** begin Exercise data **

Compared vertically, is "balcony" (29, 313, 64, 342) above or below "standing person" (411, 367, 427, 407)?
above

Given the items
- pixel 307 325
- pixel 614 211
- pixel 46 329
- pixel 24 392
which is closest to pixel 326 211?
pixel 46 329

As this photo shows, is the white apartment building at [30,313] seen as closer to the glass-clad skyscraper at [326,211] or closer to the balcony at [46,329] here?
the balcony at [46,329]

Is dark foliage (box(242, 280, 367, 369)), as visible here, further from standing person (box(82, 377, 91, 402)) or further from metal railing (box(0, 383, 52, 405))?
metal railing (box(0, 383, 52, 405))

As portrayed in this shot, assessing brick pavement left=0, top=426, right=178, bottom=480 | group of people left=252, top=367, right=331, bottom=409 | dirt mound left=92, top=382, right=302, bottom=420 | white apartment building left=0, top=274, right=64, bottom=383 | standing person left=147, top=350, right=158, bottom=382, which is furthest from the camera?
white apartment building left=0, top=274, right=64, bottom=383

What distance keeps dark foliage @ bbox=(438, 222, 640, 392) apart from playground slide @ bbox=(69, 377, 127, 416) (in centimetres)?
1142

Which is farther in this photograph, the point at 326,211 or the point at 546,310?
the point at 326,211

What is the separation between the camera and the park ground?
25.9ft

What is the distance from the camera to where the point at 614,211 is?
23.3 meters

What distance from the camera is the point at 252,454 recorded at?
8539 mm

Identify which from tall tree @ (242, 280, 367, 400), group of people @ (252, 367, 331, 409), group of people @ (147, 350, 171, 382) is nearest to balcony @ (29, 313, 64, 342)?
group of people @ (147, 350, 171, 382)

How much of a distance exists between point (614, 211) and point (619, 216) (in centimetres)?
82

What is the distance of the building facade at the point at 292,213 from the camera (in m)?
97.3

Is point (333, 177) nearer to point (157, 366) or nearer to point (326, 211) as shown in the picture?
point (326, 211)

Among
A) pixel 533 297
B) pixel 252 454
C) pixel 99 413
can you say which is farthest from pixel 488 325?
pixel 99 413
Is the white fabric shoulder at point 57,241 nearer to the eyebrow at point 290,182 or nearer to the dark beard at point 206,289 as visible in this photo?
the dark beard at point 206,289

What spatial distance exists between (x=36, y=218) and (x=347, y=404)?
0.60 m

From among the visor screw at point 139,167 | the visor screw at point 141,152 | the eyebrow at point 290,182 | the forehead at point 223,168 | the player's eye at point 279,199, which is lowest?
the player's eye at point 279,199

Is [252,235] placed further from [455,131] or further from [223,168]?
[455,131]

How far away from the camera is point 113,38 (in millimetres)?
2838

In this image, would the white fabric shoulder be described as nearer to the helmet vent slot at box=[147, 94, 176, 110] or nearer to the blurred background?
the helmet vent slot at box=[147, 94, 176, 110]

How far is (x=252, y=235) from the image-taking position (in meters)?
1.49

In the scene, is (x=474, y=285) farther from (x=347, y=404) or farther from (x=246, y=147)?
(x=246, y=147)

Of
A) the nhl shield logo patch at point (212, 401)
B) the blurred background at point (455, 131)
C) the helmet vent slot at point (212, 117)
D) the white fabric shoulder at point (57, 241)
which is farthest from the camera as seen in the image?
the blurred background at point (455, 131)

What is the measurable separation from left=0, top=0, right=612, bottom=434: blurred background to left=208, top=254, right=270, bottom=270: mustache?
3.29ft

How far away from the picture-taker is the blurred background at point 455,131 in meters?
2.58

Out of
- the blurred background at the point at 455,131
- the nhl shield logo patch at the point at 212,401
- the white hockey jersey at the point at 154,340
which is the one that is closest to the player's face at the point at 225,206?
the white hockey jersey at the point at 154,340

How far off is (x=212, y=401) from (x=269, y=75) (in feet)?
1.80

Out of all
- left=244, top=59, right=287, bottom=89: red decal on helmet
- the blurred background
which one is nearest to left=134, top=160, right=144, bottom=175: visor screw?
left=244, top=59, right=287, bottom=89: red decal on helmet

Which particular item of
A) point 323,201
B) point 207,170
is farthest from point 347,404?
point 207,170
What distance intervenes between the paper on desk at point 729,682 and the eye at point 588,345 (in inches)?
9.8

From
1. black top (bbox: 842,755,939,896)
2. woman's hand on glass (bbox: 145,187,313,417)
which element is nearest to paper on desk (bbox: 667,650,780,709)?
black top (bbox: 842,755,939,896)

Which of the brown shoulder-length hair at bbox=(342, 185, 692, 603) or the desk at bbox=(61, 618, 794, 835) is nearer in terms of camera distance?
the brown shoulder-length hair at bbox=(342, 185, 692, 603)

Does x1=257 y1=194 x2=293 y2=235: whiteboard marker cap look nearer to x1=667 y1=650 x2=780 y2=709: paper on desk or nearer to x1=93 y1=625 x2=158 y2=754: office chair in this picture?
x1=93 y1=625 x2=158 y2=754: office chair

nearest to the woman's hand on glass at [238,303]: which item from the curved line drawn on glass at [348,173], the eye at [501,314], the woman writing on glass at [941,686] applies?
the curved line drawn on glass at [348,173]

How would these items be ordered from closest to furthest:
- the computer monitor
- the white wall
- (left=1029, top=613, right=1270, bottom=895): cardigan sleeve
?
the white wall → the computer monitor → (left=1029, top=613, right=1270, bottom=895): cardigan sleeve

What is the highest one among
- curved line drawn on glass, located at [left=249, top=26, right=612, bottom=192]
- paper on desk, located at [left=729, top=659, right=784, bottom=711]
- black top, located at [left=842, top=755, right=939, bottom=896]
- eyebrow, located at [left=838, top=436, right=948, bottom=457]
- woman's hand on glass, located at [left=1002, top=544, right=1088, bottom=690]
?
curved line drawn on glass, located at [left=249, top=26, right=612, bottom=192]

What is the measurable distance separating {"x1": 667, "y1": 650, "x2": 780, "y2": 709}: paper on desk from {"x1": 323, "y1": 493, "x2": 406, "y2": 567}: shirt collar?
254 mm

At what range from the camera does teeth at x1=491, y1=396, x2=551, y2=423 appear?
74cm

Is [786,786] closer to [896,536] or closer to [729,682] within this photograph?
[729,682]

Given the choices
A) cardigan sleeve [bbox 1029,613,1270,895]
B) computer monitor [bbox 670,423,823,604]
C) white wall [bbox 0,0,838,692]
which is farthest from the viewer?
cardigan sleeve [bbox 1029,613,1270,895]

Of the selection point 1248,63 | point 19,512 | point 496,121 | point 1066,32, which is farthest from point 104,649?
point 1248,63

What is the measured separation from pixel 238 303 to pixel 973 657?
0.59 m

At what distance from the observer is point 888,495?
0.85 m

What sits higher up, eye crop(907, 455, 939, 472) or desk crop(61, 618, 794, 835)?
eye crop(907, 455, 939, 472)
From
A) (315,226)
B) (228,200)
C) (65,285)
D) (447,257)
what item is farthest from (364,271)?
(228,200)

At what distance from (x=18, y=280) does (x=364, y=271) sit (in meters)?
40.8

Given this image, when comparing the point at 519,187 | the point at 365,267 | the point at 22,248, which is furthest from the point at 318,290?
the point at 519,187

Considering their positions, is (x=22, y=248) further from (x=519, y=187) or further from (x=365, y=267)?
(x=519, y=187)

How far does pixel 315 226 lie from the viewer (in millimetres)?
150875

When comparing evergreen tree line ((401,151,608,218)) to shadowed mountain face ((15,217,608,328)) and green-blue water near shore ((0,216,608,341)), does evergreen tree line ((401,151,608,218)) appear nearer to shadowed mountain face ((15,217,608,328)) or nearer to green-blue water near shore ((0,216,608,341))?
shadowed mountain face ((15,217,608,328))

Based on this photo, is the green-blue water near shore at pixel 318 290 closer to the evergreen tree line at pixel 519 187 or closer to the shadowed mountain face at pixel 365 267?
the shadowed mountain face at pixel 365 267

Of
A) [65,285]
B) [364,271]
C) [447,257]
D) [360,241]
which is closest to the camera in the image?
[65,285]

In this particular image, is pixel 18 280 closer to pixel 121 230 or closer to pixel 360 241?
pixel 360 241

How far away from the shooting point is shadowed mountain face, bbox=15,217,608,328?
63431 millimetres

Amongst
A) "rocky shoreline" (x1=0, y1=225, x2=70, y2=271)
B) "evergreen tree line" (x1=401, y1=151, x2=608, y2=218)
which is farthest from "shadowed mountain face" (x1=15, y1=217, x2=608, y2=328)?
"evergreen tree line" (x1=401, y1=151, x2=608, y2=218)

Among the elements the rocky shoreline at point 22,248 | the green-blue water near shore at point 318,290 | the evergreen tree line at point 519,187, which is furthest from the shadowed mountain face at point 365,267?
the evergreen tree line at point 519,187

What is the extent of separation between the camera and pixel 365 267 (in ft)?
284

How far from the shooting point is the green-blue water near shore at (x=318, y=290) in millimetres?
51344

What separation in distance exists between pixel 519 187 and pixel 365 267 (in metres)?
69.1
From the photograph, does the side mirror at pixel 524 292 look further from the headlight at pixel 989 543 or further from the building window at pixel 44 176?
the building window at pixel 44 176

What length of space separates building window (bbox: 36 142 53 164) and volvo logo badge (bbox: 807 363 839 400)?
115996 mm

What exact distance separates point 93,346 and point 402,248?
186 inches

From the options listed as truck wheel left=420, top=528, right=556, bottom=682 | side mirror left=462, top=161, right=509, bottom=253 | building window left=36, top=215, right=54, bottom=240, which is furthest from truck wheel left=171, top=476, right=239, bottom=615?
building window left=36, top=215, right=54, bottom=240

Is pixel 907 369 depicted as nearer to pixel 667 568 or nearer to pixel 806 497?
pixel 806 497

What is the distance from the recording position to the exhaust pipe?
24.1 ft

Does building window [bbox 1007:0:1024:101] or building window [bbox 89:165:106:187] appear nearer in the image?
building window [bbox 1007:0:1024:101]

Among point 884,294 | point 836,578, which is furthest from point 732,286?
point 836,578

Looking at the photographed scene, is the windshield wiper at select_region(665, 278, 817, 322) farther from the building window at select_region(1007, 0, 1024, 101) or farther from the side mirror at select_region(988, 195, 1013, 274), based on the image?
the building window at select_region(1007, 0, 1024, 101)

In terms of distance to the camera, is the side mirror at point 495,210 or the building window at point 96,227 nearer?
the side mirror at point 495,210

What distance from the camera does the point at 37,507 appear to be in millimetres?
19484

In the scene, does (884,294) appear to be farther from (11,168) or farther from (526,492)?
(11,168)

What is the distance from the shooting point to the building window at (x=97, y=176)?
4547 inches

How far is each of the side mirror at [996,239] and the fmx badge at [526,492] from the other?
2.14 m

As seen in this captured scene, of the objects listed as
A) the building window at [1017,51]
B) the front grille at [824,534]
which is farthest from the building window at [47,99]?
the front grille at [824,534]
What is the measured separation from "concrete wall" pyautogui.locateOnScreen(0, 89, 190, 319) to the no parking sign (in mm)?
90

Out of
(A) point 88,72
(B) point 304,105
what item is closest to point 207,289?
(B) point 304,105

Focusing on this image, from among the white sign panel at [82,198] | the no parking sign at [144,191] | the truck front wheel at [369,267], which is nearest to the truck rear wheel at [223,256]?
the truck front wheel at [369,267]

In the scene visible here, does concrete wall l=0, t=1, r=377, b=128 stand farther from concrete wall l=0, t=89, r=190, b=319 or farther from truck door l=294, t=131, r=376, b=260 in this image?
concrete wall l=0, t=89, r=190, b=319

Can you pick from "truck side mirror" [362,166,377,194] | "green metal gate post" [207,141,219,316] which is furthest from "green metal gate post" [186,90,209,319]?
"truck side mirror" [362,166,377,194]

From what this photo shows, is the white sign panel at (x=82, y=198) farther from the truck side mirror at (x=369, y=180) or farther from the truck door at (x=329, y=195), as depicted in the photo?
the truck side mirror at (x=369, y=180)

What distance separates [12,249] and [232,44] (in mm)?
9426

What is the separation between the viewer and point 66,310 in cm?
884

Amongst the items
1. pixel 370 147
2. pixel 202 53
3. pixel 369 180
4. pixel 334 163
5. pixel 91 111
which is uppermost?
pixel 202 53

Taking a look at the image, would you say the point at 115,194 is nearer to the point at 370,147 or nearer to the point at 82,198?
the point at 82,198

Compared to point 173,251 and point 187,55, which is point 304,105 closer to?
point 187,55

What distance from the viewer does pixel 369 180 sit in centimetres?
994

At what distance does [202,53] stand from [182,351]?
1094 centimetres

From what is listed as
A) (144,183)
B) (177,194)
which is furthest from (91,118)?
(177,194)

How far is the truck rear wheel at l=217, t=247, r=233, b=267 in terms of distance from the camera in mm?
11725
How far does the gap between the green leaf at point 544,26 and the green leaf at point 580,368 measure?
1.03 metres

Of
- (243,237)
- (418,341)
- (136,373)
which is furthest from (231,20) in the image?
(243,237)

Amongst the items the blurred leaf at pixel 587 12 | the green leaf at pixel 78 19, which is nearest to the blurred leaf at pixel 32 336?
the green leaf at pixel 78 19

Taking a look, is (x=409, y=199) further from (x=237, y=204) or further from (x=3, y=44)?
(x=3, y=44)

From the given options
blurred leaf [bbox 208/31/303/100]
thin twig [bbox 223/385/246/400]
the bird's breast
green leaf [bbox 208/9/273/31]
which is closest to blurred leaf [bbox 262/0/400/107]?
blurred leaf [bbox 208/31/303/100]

** end Exercise data **

## Exercise brief
Reproduce the records verbatim, beginning with the line that contains "Given this image, when" and continuing through the line that contains "63431 millimetres".

## The response
Given this image, when comparing the point at 519,187 | the point at 365,267 | the point at 22,248, which is furthest from the point at 318,290?
the point at 519,187

Considering their positions, is (x=22, y=248) further from (x=519, y=187) or further from (x=365, y=267)?
(x=519, y=187)

How far does pixel 315 226 lie from the viewer (in millimetres)?
150875

When comparing evergreen tree line ((401,151,608,218)) to shadowed mountain face ((15,217,608,328)) and green-blue water near shore ((0,216,608,341)), does evergreen tree line ((401,151,608,218)) appear nearer to shadowed mountain face ((15,217,608,328)) or nearer to green-blue water near shore ((0,216,608,341))?
shadowed mountain face ((15,217,608,328))

Based on this photo, is the green-blue water near shore at pixel 318 290 closer to the evergreen tree line at pixel 519 187 or closer to the shadowed mountain face at pixel 365 267?
the shadowed mountain face at pixel 365 267

Of
A) [65,285]
B) [364,271]
C) [447,257]
D) [360,241]
which is closest to the camera in the image?
[65,285]

In this particular image, is pixel 18 280 closer to pixel 121 230 or closer to pixel 360 241?
pixel 360 241

How far away from the shooting point is shadowed mountain face, bbox=15,217,608,328?
63431 millimetres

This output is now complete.